» **What you have to do**: Please retype the stretch from the line that contains "masks as SVG." through the line that contains "</instances>", character for character.

» **Records for the exercise**:
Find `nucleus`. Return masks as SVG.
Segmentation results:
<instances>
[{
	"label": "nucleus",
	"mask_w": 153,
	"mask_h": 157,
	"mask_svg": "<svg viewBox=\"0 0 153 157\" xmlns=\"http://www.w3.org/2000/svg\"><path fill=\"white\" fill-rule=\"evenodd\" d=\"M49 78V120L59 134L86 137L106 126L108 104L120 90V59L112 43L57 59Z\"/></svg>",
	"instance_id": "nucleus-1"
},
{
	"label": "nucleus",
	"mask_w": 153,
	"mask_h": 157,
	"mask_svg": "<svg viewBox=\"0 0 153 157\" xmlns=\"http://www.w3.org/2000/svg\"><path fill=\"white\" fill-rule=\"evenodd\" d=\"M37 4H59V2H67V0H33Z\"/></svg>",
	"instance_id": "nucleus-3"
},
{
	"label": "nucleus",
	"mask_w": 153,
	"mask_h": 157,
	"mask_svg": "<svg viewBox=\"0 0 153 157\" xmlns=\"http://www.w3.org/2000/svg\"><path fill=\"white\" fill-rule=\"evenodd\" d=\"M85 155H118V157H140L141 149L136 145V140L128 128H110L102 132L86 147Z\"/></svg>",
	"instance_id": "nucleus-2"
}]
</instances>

---

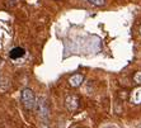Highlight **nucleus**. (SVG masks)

» **Completed exercise**:
Find `nucleus`. Return masks as SVG.
Segmentation results:
<instances>
[{
	"label": "nucleus",
	"mask_w": 153,
	"mask_h": 157,
	"mask_svg": "<svg viewBox=\"0 0 153 157\" xmlns=\"http://www.w3.org/2000/svg\"><path fill=\"white\" fill-rule=\"evenodd\" d=\"M49 78V120L59 134L86 137L106 126L108 104L120 90V59L112 43L57 59Z\"/></svg>",
	"instance_id": "nucleus-1"
},
{
	"label": "nucleus",
	"mask_w": 153,
	"mask_h": 157,
	"mask_svg": "<svg viewBox=\"0 0 153 157\" xmlns=\"http://www.w3.org/2000/svg\"><path fill=\"white\" fill-rule=\"evenodd\" d=\"M37 4H59V2H67V0H33Z\"/></svg>",
	"instance_id": "nucleus-3"
},
{
	"label": "nucleus",
	"mask_w": 153,
	"mask_h": 157,
	"mask_svg": "<svg viewBox=\"0 0 153 157\" xmlns=\"http://www.w3.org/2000/svg\"><path fill=\"white\" fill-rule=\"evenodd\" d=\"M85 155H118V157H140L141 149L136 145V140L128 128H110L102 132L86 147Z\"/></svg>",
	"instance_id": "nucleus-2"
}]
</instances>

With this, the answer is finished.